• [Passage shown]:
This indicates that the process is not spontaneous under standard conditions (i.e., solid calcium carbone will not form solid calcium oxide and CO2 at 1 atm partial pressure at 25° C).
Comment: This reaction is carried out on a huge scale to manufacture cement, so it is obvious that the process can be spontaneous under different conditions.
The practical importance of the Gibbs energy is that it allows us to make predictions based on the properties (Δ values) of the reactants and products themselves, eliminating the need to experiment. But bear in mind that while thermodynamics always correctly predicts whether a given process can take place (is spontaneous in the thermodynamic sense), it is unable to tell us if it will take place at an observable rate.
When thermodynamics says "no", it means exactly that. When it says "yes", it means "maybe".
Example $2$
The reaction
$\ce{ 1/2 O2(g) + H2(g) → H2O(l)} \nonumber$
is used in fuel cells to produce an electrical current. The reaction can also be carried out by direct combustion.
Thermodynamic data: molar entropies in J mol–1 K–1: O2(g) 205.0; H2(g)130.6; H2O(l) 70.0; H2O(l) ΔH°f = –285.9 kJ mol–1.

Stored data:

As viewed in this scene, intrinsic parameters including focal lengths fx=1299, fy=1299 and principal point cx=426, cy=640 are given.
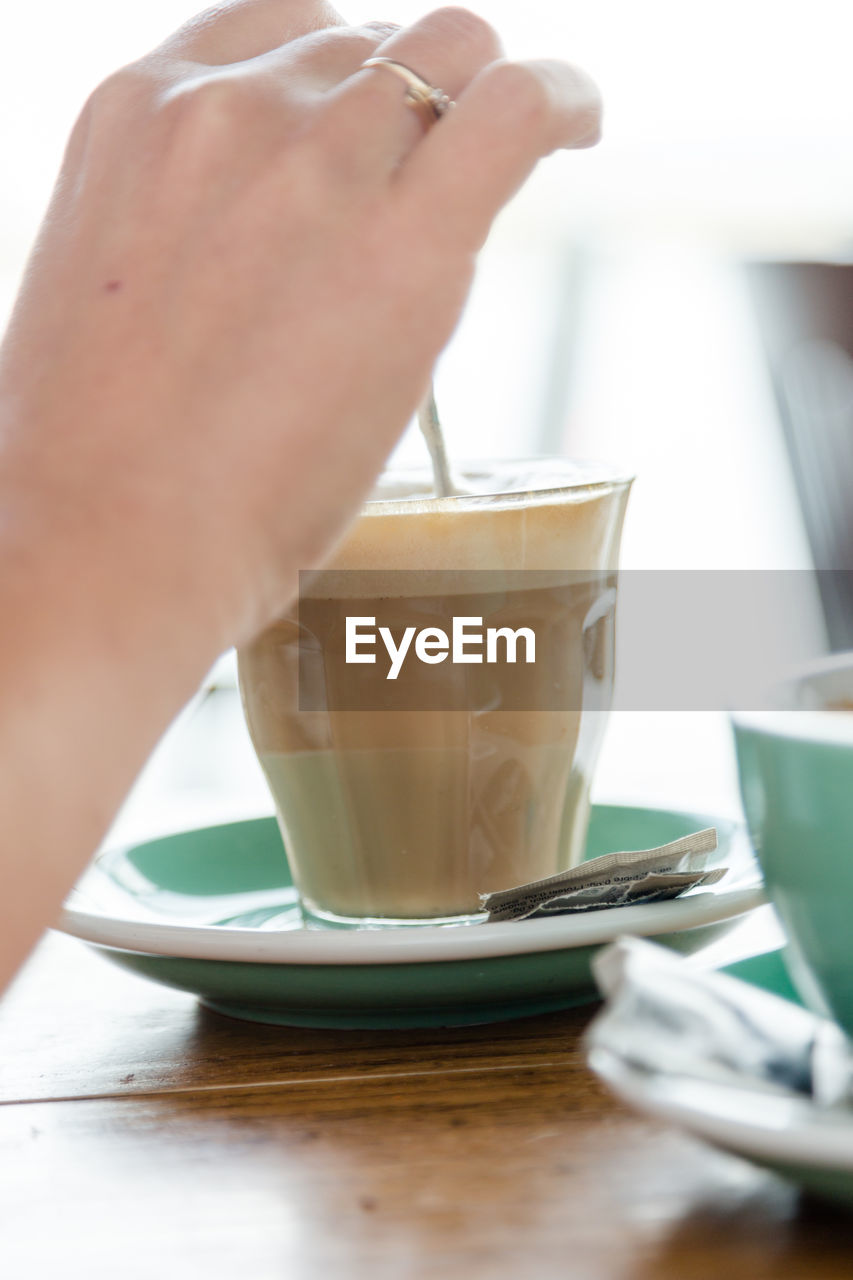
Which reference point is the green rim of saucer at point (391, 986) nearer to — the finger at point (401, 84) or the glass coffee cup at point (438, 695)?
the glass coffee cup at point (438, 695)

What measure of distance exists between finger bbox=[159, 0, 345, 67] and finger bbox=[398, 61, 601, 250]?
0.40ft

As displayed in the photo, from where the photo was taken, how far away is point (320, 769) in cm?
55

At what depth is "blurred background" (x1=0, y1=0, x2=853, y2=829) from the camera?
3.26m

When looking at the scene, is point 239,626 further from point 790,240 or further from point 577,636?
point 790,240

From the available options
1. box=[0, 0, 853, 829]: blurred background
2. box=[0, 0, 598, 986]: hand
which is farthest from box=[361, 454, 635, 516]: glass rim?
box=[0, 0, 853, 829]: blurred background

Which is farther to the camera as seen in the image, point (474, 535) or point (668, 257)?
point (668, 257)

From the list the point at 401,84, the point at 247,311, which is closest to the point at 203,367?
the point at 247,311

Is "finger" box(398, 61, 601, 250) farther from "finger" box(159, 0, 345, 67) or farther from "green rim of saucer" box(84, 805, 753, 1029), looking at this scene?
"green rim of saucer" box(84, 805, 753, 1029)

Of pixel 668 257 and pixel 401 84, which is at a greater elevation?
pixel 401 84

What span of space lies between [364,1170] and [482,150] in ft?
0.97

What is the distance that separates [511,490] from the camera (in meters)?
0.53

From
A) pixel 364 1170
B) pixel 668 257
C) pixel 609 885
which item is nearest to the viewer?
pixel 364 1170

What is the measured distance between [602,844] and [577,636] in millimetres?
152

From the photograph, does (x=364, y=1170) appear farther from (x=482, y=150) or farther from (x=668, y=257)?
(x=668, y=257)
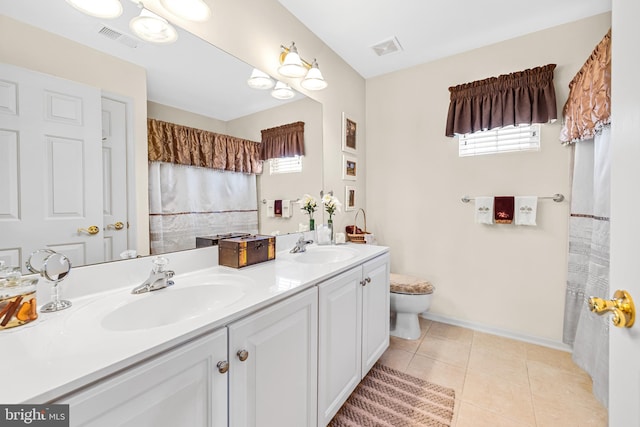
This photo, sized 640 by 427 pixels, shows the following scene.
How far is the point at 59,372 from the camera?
54 centimetres

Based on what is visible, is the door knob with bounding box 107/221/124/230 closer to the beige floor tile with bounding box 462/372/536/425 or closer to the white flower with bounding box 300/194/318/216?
the white flower with bounding box 300/194/318/216

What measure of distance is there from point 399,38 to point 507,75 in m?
0.94

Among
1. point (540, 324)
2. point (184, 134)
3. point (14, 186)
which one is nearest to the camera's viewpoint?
point (14, 186)

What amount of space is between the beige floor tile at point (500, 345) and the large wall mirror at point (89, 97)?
254 centimetres

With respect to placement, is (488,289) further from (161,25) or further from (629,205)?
(161,25)

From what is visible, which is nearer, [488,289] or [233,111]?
[233,111]

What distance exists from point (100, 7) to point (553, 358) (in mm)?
3361

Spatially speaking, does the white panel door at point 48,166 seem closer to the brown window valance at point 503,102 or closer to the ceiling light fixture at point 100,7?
the ceiling light fixture at point 100,7

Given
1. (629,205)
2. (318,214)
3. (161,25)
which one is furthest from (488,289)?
(161,25)

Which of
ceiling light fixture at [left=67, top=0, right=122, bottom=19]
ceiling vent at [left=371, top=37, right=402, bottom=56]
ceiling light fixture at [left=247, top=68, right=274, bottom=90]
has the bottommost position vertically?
ceiling light fixture at [left=67, top=0, right=122, bottom=19]

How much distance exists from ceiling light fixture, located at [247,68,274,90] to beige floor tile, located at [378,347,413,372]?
2.13 metres

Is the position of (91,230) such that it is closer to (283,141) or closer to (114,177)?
(114,177)

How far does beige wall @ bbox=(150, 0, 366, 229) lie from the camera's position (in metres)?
1.48

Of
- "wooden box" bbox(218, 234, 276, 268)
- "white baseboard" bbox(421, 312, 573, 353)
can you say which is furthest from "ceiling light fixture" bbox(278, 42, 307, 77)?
"white baseboard" bbox(421, 312, 573, 353)
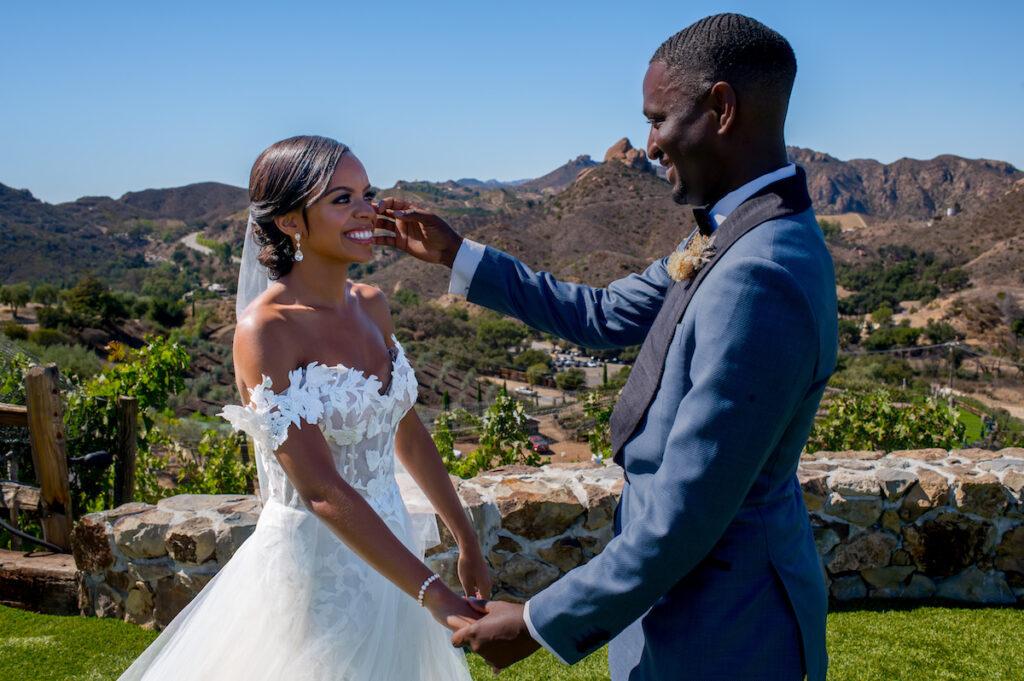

• [What you will do]: List each substance whose molar entropy the thermodynamics passage gives, along with that value in J mol–1 K–1.

• [Expected output]:
O2(g): 205.0
H2(g): 130.6
H2O(l): 70.0